Lesetext:

# # # #

Leitsatz (amtlich)
1. Auch wenn das zum 01.12.2020 in Kraft getretene Wohnungseigentumsmodernisierungsgesetz für die Anwendung von § 9a Abs. 2 WEG keine Übergangsvorschrift enthält, führt dies nicht zu einer Nichtigkeit von vormals auf der Grundlage von § 10 Abs. 6 Satz 3, 2. Alt. WEG a. F. wirksam zustande gekommenen Beschlüssen. Es gilt insofern der allgemeine Grundsatz, dass für die Wirksamkeit eines Rechtsgeschäfts die bei seinem Abschluss bestehenden Regeln und Umstände maßgeblich sind, weil Wirksamkeitshindernisse von den Parteien nur in diesem Zeitpunkt beachtet werden können.
2. Weil den Wohnungseigentümern nach § 9a Abs. 2 WEG keine gekorene Ausübungsbefugnis mehr zusteht, besitzen sie keine Entscheidungskompetenz über die Vergemeinschaftung an sich den Wohnungseigentümern zustehender Rechte. Ein dennoch gefasster Beschluss ermächtigt nicht zur Prozessführung.
Normenkette
WEG § 9a Abs. 2
Verfahrensgang
LG Nürnberg-Fürth (Urteil vom 07.07.2021; Aktenzeichen 12 O 6666/20) |
Tenor
I. Die Berufung der Klägerin wird zurückgewiesen, soweit diese die Aufhebung des Endurteils des Landgerichts Nürnberg-Fürth vom 07.07.2021, Az. 12 O 6666/20, und
1. in Prozessstandschaft die Verurteilung der Beklagten zur Herausgabe von Unterlagen beantragt hat;
2. die Feststellung verlangt hat, dass die Beklagte verpflichtet ist, ihr auch diejenigen sonstigen Schäden zu ersetzen, die auf den von den Sachverständigen Sch. und St. festgestellten Mängeln beruhen.

# # # #

Aufgaben:
(1) Prüfe, ob die Aussagen (a), (b) und (c) mit der Gerichtsentscheidung zum Wohnungseigentum übereinstimmen, und belege jede Antwort mit einem wörtlichen Zitat. (a) Das Wohnungseigentumsmodernisierungsgesetz trat zum 01.12.2020 in Kraft. (b) Den Wohnungseigentümern steht nach § 9a Abs. 2 WEG weiterhin eine gekorene Ausübungsbefugnis zu. (c) Das Endurteil des Landgerichts Nürnberg-Fürth datiert vom 07.07.2021.
(2) Welches Aktenzeichen nennt die Gerichtsentscheidung zum Wohnungseigentum für das Urteil des Landgerichts Nürnberg-Fürth?
(3) Führe die Gerichtsentscheidung zum Wohnungseigentum im Anschluss an ihren letzten Satz weiter.
Die Einträge spielen hierfür keine Rolle.

Vorliegende Daten:
# # # #

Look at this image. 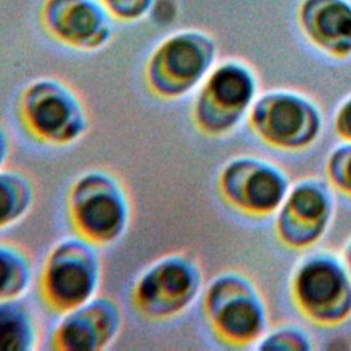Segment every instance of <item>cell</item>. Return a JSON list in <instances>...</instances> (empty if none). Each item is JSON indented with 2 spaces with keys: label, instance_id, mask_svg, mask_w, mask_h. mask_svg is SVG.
<instances>
[{
  "label": "cell",
  "instance_id": "6da1fadb",
  "mask_svg": "<svg viewBox=\"0 0 351 351\" xmlns=\"http://www.w3.org/2000/svg\"><path fill=\"white\" fill-rule=\"evenodd\" d=\"M101 278L103 265L97 245L77 234L59 240L48 252L38 289L45 304L63 314L93 299Z\"/></svg>",
  "mask_w": 351,
  "mask_h": 351
},
{
  "label": "cell",
  "instance_id": "7a4b0ae2",
  "mask_svg": "<svg viewBox=\"0 0 351 351\" xmlns=\"http://www.w3.org/2000/svg\"><path fill=\"white\" fill-rule=\"evenodd\" d=\"M69 215L78 236L97 247L110 245L118 241L129 226V196L114 174L89 170L70 188Z\"/></svg>",
  "mask_w": 351,
  "mask_h": 351
},
{
  "label": "cell",
  "instance_id": "3957f363",
  "mask_svg": "<svg viewBox=\"0 0 351 351\" xmlns=\"http://www.w3.org/2000/svg\"><path fill=\"white\" fill-rule=\"evenodd\" d=\"M18 112L25 129L48 145L74 144L88 129L82 99L69 84L55 77L32 81L19 97Z\"/></svg>",
  "mask_w": 351,
  "mask_h": 351
},
{
  "label": "cell",
  "instance_id": "277c9868",
  "mask_svg": "<svg viewBox=\"0 0 351 351\" xmlns=\"http://www.w3.org/2000/svg\"><path fill=\"white\" fill-rule=\"evenodd\" d=\"M215 53V43L204 32L180 30L167 36L147 60L149 90L165 100L186 96L211 71Z\"/></svg>",
  "mask_w": 351,
  "mask_h": 351
},
{
  "label": "cell",
  "instance_id": "5b68a950",
  "mask_svg": "<svg viewBox=\"0 0 351 351\" xmlns=\"http://www.w3.org/2000/svg\"><path fill=\"white\" fill-rule=\"evenodd\" d=\"M202 281L200 266L192 256L170 252L140 273L132 289V300L136 310L149 319H171L195 302Z\"/></svg>",
  "mask_w": 351,
  "mask_h": 351
},
{
  "label": "cell",
  "instance_id": "8992f818",
  "mask_svg": "<svg viewBox=\"0 0 351 351\" xmlns=\"http://www.w3.org/2000/svg\"><path fill=\"white\" fill-rule=\"evenodd\" d=\"M204 314L215 336L233 347L259 340L266 326V310L255 285L243 274L215 277L204 295Z\"/></svg>",
  "mask_w": 351,
  "mask_h": 351
},
{
  "label": "cell",
  "instance_id": "52a82bcc",
  "mask_svg": "<svg viewBox=\"0 0 351 351\" xmlns=\"http://www.w3.org/2000/svg\"><path fill=\"white\" fill-rule=\"evenodd\" d=\"M256 81L252 71L234 60L214 66L193 103L196 126L208 136L232 132L254 104Z\"/></svg>",
  "mask_w": 351,
  "mask_h": 351
},
{
  "label": "cell",
  "instance_id": "ba28073f",
  "mask_svg": "<svg viewBox=\"0 0 351 351\" xmlns=\"http://www.w3.org/2000/svg\"><path fill=\"white\" fill-rule=\"evenodd\" d=\"M292 296L306 318L319 325H337L351 315V276L329 254L304 259L292 278Z\"/></svg>",
  "mask_w": 351,
  "mask_h": 351
},
{
  "label": "cell",
  "instance_id": "9c48e42d",
  "mask_svg": "<svg viewBox=\"0 0 351 351\" xmlns=\"http://www.w3.org/2000/svg\"><path fill=\"white\" fill-rule=\"evenodd\" d=\"M250 123L266 144L295 151L317 138L321 117L307 99L289 92H271L254 101Z\"/></svg>",
  "mask_w": 351,
  "mask_h": 351
},
{
  "label": "cell",
  "instance_id": "30bf717a",
  "mask_svg": "<svg viewBox=\"0 0 351 351\" xmlns=\"http://www.w3.org/2000/svg\"><path fill=\"white\" fill-rule=\"evenodd\" d=\"M219 191L236 210L251 217H266L280 208L289 188L276 166L254 159L230 160L219 174Z\"/></svg>",
  "mask_w": 351,
  "mask_h": 351
},
{
  "label": "cell",
  "instance_id": "8fae6325",
  "mask_svg": "<svg viewBox=\"0 0 351 351\" xmlns=\"http://www.w3.org/2000/svg\"><path fill=\"white\" fill-rule=\"evenodd\" d=\"M45 32L62 45L97 51L114 36V18L100 0H45L40 12Z\"/></svg>",
  "mask_w": 351,
  "mask_h": 351
},
{
  "label": "cell",
  "instance_id": "7c38bea8",
  "mask_svg": "<svg viewBox=\"0 0 351 351\" xmlns=\"http://www.w3.org/2000/svg\"><path fill=\"white\" fill-rule=\"evenodd\" d=\"M62 315L52 335V347L55 350H104L117 340L123 326L122 310L108 296L96 295Z\"/></svg>",
  "mask_w": 351,
  "mask_h": 351
},
{
  "label": "cell",
  "instance_id": "4fadbf2b",
  "mask_svg": "<svg viewBox=\"0 0 351 351\" xmlns=\"http://www.w3.org/2000/svg\"><path fill=\"white\" fill-rule=\"evenodd\" d=\"M276 230L292 248H307L325 233L332 217V199L315 181H303L291 189L277 210Z\"/></svg>",
  "mask_w": 351,
  "mask_h": 351
},
{
  "label": "cell",
  "instance_id": "5bb4252c",
  "mask_svg": "<svg viewBox=\"0 0 351 351\" xmlns=\"http://www.w3.org/2000/svg\"><path fill=\"white\" fill-rule=\"evenodd\" d=\"M300 25L308 40L326 53H351V4L346 0H304Z\"/></svg>",
  "mask_w": 351,
  "mask_h": 351
},
{
  "label": "cell",
  "instance_id": "9a60e30c",
  "mask_svg": "<svg viewBox=\"0 0 351 351\" xmlns=\"http://www.w3.org/2000/svg\"><path fill=\"white\" fill-rule=\"evenodd\" d=\"M38 339V324L21 299L0 302V351H32Z\"/></svg>",
  "mask_w": 351,
  "mask_h": 351
},
{
  "label": "cell",
  "instance_id": "2e32d148",
  "mask_svg": "<svg viewBox=\"0 0 351 351\" xmlns=\"http://www.w3.org/2000/svg\"><path fill=\"white\" fill-rule=\"evenodd\" d=\"M36 202L30 177L16 170H0V230L22 221Z\"/></svg>",
  "mask_w": 351,
  "mask_h": 351
},
{
  "label": "cell",
  "instance_id": "e0dca14e",
  "mask_svg": "<svg viewBox=\"0 0 351 351\" xmlns=\"http://www.w3.org/2000/svg\"><path fill=\"white\" fill-rule=\"evenodd\" d=\"M33 280V265L29 254L18 244L0 241V302L18 300Z\"/></svg>",
  "mask_w": 351,
  "mask_h": 351
},
{
  "label": "cell",
  "instance_id": "ac0fdd59",
  "mask_svg": "<svg viewBox=\"0 0 351 351\" xmlns=\"http://www.w3.org/2000/svg\"><path fill=\"white\" fill-rule=\"evenodd\" d=\"M328 178L336 189L351 197V143L337 147L330 154Z\"/></svg>",
  "mask_w": 351,
  "mask_h": 351
},
{
  "label": "cell",
  "instance_id": "d6986e66",
  "mask_svg": "<svg viewBox=\"0 0 351 351\" xmlns=\"http://www.w3.org/2000/svg\"><path fill=\"white\" fill-rule=\"evenodd\" d=\"M111 16L119 22H137L151 14L156 0H100Z\"/></svg>",
  "mask_w": 351,
  "mask_h": 351
},
{
  "label": "cell",
  "instance_id": "ffe728a7",
  "mask_svg": "<svg viewBox=\"0 0 351 351\" xmlns=\"http://www.w3.org/2000/svg\"><path fill=\"white\" fill-rule=\"evenodd\" d=\"M259 350H310L311 346L308 339L300 333L299 330H293L292 328L278 329L276 332L269 333L266 337L261 339Z\"/></svg>",
  "mask_w": 351,
  "mask_h": 351
},
{
  "label": "cell",
  "instance_id": "44dd1931",
  "mask_svg": "<svg viewBox=\"0 0 351 351\" xmlns=\"http://www.w3.org/2000/svg\"><path fill=\"white\" fill-rule=\"evenodd\" d=\"M335 129L341 140L351 143V97L339 107L335 117Z\"/></svg>",
  "mask_w": 351,
  "mask_h": 351
},
{
  "label": "cell",
  "instance_id": "7402d4cb",
  "mask_svg": "<svg viewBox=\"0 0 351 351\" xmlns=\"http://www.w3.org/2000/svg\"><path fill=\"white\" fill-rule=\"evenodd\" d=\"M8 155H10V138H8L7 130L3 126H0V170L7 162Z\"/></svg>",
  "mask_w": 351,
  "mask_h": 351
},
{
  "label": "cell",
  "instance_id": "603a6c76",
  "mask_svg": "<svg viewBox=\"0 0 351 351\" xmlns=\"http://www.w3.org/2000/svg\"><path fill=\"white\" fill-rule=\"evenodd\" d=\"M344 265H346V267H347V270L351 276V243L348 244V247L346 250V263Z\"/></svg>",
  "mask_w": 351,
  "mask_h": 351
}]
</instances>
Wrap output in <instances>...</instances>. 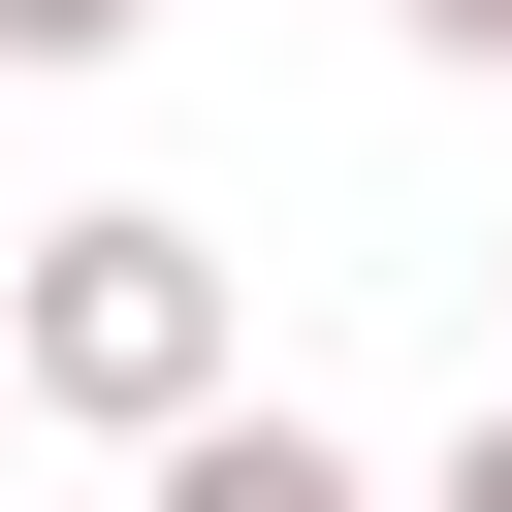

# # # #

Lösungen:
(1)
(a) Ja: „das zum 01.12.2020 in Kraft getretene Wohnungseigentumsmodernisierungsgesetz“
(b) Nein: „Weil den Wohnungseigentümern nach § 9a Abs. 2 WEG keine gekorene Ausübungsbefugnis mehr zusteht“
(c) Ja: „des Endurteils des Landgerichts Nürnberg-Fürth vom 07.07.2021“

(2) 12 O 6666/20

(3)
II. Im Übrigen wird auf die Berufung der Klägerin hin das Endurteil des Landgerichts Nürnberg-Fürth vom 07.07.2021, Az. 12 O 6666/20, aufgehoben. Die Sache wird zur erneuten Verhandlung und Entscheidung an das Landgericht Nürnberg-Fürth zurückverwiesen, dem auch die Entscheidung über die Kosten der Berufung vorbehalten bleibt.
III. Das Urteil ist vorläufig vollstreckbar.
Beschluss
Der Streitwert wird für das Berufungsverfahren auf 361.098,90 EUR festgesetzt.
Gründe
A. Die Klägerin, eine Wohnungseigentümergemeinschaft, verlangt von der Beklagten als Bauträgerin Kostenvorschuss für die Beseitigung von Mängeln am Gemeinschaftseigentum bzw. zu dessen Fertigstellung, die Erstattung von Sachverständigen- und Rechtsanwaltskosten, die Herausgabe von Unterlagen betreffend die Herstellung des Gebäudes sowie die Feststellung, dass die Beklagte für weitere Mangelbeseitigungskosten und -schäden einzustehen hat.
In der ersten Instanz hat sich die Klägerin auf eine Ermächtigung zur Prozessführung durch Beschluss der Eigentümerversammlung vom 25.10.2018 (Anlage K16) unter dem "TOP 7 Geeignete Beschlüsse der WEG in Bezug auf die Fertigstellung des Objekts und die Mängelbeseitigung, bspw. zur Selbstvornahme, in Abhängigkeit von den Ausführungen des Rechtsanwaltes" berufen, der wie folgt lautet:
"Die Eigentümer der B Straße 14 + 14a beschließen namens der Gemeinschaft der Wohnungseigentümer die Fertigstellung- und Mängelbeseitigungsansprüche aus den Bauträgerverträgen hinsichtlich des Gemeinschaftseigentums an sich zu ziehen. Die Hausverwaltung wird mit der gerichtlichen und außergerichtlichen Geltendmachung der Ansprüche hinsichtlich des Gemeinschaftseigentums beauftragt. (...)."
Im Berufungsverfahren stützt die Klägerin sich auch auf einen weiteren Ermächtigungsbeschluss der Eigentümerversammlung vom 29.07.2021 (Anlage K18). Darüber hinaus beruft sie sich auf die Abtretung der sich aus dem jeweiligen Bauträgervertrag ergebenden Ansprüche dreier Käufer auf vollständige und mangelfreie Errichtung des Vertragsgegenstandes bezogen auf das Gemeinschaftseigentum vom August 2021 (Anlage K19.1 - K19.2).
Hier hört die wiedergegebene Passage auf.